Parece claro que, ainda no início do século XIX, havia arquitetos que utilizavam os mesmos argumentos do Renascimento no que diz respeito à legitimação da arquitetura. Assim como os arquitetos de meados do século XVIII, Durand agrega, também, uma contraposição aos elementos decorativos.

Os argumentos elaborados por Durand para rejeitar as ideias de “imitação da natureza”

as leva em conta de forma muito literal. Alega, por exemplo, em contraposição à Laugier, que uma cabana não é natural, mas sim construída trabalhosamente, e que não abrigaria das intempéries com perfeição. Sobre as ordens, que seriam criadas a partir das proporções humanas, Durand estabelece que nenhum homem tem a altura de seis vezes o seu pé (como no caso da ordem dórica), mas sim de oito vezes, e continua afirmando que o homem varia de largura em suas diferentes alturas e não teria comparação com um cilindro de diâmetro constante.
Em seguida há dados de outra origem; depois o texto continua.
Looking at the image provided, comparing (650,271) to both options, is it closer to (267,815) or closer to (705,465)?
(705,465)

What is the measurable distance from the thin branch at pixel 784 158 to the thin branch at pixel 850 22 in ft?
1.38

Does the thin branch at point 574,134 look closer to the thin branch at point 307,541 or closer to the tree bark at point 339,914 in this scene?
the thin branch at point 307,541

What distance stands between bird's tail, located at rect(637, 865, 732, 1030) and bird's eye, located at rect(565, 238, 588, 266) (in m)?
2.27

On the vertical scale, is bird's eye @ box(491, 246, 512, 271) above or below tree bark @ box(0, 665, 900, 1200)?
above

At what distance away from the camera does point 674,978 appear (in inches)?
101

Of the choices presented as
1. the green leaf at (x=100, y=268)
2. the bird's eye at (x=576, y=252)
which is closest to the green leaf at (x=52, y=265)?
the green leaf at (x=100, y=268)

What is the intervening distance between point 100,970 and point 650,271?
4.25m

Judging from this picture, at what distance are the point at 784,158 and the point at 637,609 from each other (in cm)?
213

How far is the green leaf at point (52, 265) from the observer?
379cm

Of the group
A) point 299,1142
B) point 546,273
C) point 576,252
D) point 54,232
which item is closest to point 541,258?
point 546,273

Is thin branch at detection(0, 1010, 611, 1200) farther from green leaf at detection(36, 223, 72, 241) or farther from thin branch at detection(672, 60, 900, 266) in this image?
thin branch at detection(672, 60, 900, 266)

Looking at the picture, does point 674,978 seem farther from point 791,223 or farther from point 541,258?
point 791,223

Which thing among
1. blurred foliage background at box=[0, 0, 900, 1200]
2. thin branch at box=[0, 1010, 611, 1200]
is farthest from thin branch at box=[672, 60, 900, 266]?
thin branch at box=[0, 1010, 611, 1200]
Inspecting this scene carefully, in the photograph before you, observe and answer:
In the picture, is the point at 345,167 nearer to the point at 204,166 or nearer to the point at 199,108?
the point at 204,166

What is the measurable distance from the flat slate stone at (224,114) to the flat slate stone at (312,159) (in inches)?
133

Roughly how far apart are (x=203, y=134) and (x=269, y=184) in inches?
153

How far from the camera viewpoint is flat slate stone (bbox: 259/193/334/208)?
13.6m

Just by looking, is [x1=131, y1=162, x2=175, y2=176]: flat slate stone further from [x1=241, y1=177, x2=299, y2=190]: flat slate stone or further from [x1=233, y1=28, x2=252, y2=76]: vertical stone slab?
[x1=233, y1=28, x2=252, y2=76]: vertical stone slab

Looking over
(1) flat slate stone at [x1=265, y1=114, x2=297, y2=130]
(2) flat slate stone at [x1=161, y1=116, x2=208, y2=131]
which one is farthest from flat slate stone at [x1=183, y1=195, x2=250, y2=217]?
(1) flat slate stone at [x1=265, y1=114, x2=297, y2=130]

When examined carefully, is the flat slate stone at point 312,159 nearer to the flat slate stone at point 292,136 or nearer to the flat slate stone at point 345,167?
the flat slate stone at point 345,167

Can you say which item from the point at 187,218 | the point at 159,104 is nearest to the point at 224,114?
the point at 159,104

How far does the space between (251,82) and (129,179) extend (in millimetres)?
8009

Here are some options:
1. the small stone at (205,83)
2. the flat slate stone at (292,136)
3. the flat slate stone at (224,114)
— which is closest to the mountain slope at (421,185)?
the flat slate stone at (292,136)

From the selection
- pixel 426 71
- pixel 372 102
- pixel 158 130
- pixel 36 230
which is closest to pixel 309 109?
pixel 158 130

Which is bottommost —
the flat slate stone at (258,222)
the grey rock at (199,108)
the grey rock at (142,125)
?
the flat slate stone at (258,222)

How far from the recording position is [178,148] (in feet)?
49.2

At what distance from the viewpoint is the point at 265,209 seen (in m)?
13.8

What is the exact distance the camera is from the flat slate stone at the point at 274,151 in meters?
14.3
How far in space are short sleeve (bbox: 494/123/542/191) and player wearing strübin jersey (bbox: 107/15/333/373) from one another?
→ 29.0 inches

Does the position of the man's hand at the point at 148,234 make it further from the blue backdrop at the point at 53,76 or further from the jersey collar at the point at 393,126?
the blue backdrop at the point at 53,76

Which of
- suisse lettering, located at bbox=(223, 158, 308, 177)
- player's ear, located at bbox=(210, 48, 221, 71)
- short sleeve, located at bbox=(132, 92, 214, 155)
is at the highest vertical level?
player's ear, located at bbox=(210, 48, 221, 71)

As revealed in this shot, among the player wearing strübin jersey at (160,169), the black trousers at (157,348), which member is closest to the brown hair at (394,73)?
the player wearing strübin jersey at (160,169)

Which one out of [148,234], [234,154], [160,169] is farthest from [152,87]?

Seja como for, é com base nesses argumentos que Durand (2000, p. 83, tradução nossa) estabelece que as ordens não imitam a natureza, e, por conseguinte, não podem ser vistas como a essência da arquitetura e que “o prazer esperado pelo seu uso, e da decoração que deriva dali, é zero; tal decoração é em si mesmo uma quimera; e o gasto exigido é asneira.” A aversão aos elementos decorativos está presente em boa parte de Précis, afinal, em sua opinião, a “decoração não é da conta do arquiteto; a não ser que por decoração queira se dizer a arte de aplicar pintura, escultura e inscrições nos edifícios. Este tipo de decoração, no entanto, não é mais que um acessório.” (DURAND, 2000, p. 88, tradução nossa).